The main things I considered were minimizing redundant calculations, efficiently filtering tables to reduce computation overhead, leveraging table relationships, and opting for more efficient DAX functions where applicable. The goal is to streamline computations, reduce memory usage, and ultimately speed the evaluation process.

hth

2 Likes

Hi @HufferD , I appreciate your thorough reply. I realize how my code could be overcomplicated, but my background is in SQL, and I’m not as familiar with DAX as I’d like to be.

That said, I tried out some of your solutions and can see some improvements. However, I was hoping you could help me better understand how to implement some of your solutions because I’m running into an issue I’ve had in the past, but don’t know how to solve with this new implementation.

The Problem
Here are some screenshots of the ledger table with the new “Expired” measure added. However, it is currently marking “Expired” for every “Agreement Expired or Canceled Date,” which is not the intended behavior. Even if an agreement is marked as expired, the customer should only be marked as expired if they have no active agreements. Therefore, in this example, the customer should only be marked as expired on 2/11/2022.



image

Note that NEW EXPIRED is not included in the End Month Balance.

Here is my revised DAX code with your implementation of the IterationTable

VAR MaxDate =
    CALCULATE( MAX( Calendar[Calendar Date] ), ( Calendar ) )
VAR CurrentMonthStart = EOMONTH( MaxDate, -1 ) + 1
VAR CurrentMonthEnd = EOMONTH( MaxDate, 0 )

Provided data:
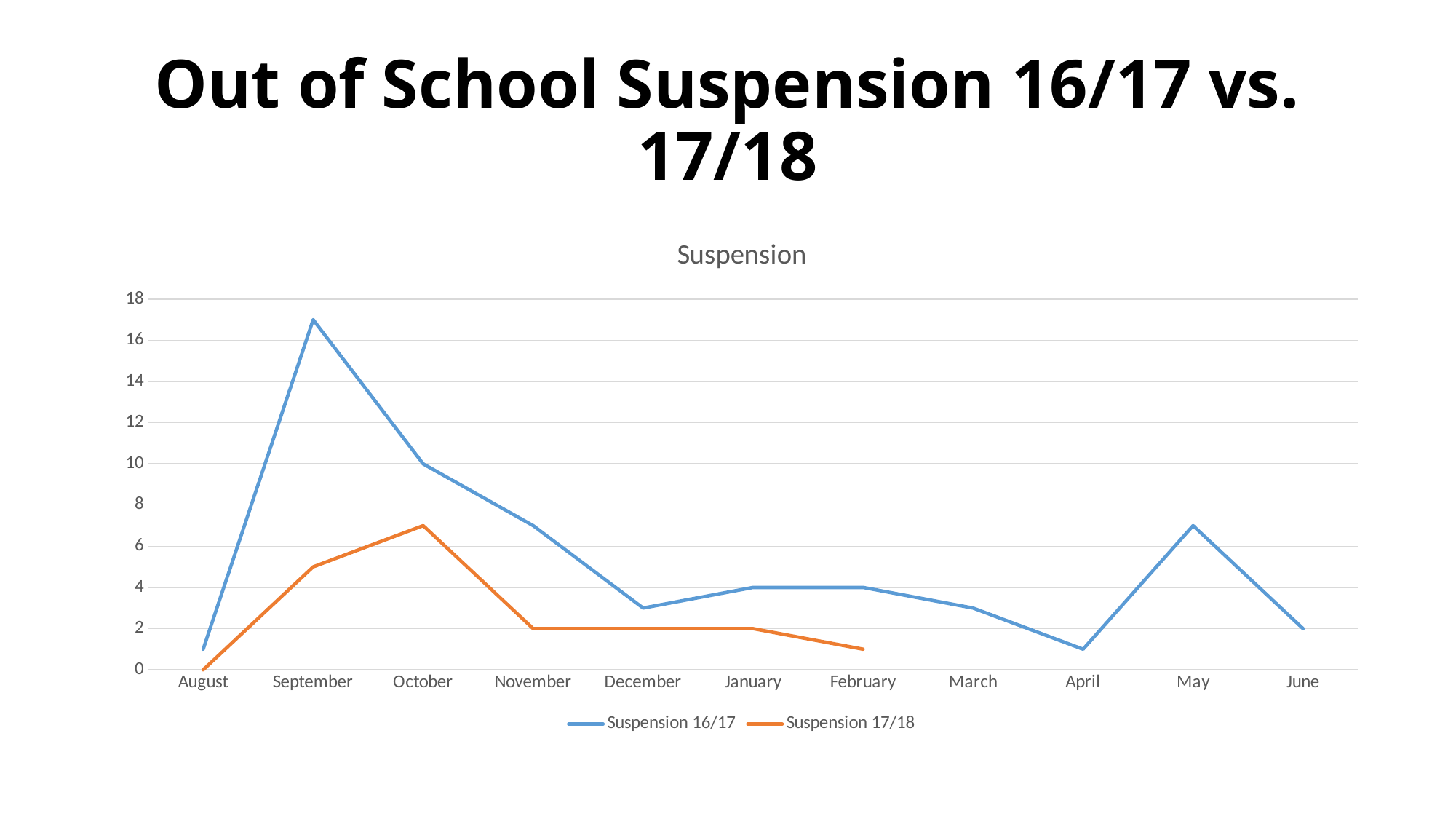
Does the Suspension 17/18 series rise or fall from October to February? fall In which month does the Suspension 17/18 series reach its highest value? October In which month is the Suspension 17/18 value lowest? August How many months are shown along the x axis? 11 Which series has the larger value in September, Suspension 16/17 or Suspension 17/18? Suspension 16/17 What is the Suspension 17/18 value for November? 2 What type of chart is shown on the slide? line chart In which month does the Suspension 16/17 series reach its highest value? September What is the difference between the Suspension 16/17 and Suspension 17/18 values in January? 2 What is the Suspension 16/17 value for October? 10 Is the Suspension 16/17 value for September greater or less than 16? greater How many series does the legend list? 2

What is needed: Could you pick up the forum thread on the DAX "Expired" measure and continue it, starting right after "VAR CurrentMonthEnd = EOMONTH( MaxDate, 0 )"?

Answer to the exercise:
    VAR AgreementsByCustomer =    CALCULATETABLE(
        SUMMARIZE(
            'Service Agreements by Customer',
            'Service Agreements by Customer'[Location Sk],
            'Service Agreements by Customer'[Agreement Event Type Sk],
            'Service Agreements by Customer'[Agreement Begin Date],
            'Service Agreements by Customer'[Agreement Expired Or Canceled Date]
        ),
        ALL( Calendar ),
        NOT ISBLANK( 'Service Agreements by Customer'[Location Sk] )
    )

VAR IterationTable =
    ADDCOLUMNS(
        AgreementsByCustomer,
        "AgreementType",
            SWITCH(
                TRUE(),
                'Service Agreements by Customer'[Agreement Begin Date] < CurrentMonthStart &&
                'Service Agreements by Customer'[Agreement Expired Or Canceled Date] < CurrentMonthStart, "Previous",
                
                'Service Agreements by Customer'[Agreement Expired Or Canceled Date] >= CurrentMonthStart &&
                'Service Agreements by Customer'[Agreement Expired Or Canceled Date] <= CurrentMonthEnd &&
                'Service Agreements by Customer'[Agreement Event Type Sk] = 5, "Current",
                
                'Service Agreements by Customer'[Agreement Expired Or Canceled Date] > CurrentMonthEnd, "Future",
                BLANK()
            )
    )

VAR FilterTable =
    FILTER(
        IterationTable, [AgreementType] = "Current"
    )
        
VAR Result =
    COUNTROWS(
        SUMMARIZE(
            FilterTable,
            'Service Agreements by Customer'[Location Sk]
        )
    )
RETURN
    Result

Hi @Everett!

This represents a common issue when transitioning from SQL to DAX: thinking in set-based operations vs. row-wise evaluations. The problem seems to be the unintentional flagging of all expired agreements, regardless of the current active status.

The [Expired] measure is constructed by first creating a summarized table of all agreements (removing any date context with ALL( Calendar ) ) and then iteratively adding the “AgreementType” based on the date context. The final evaluation counts rows in the “Current” type agreements.

if your requirements are that a) you want to flag as “Expired” only those customers who have no active agreements and b) the “Expired” status should be marked only on the Agreement Expired Or Canceled Date then you could adjust the measure as:

Expired = 
VAR MaxDate =
    CALCULATE( MAX( Calendar[Calendar Date] ), ALL( Calendar ) )
VAR CurrentMonthStart = EOMONTH( MaxDate, -1 ) + 1
VAR CurrentMonthEnd = EOMONTH( MaxDate, 0 )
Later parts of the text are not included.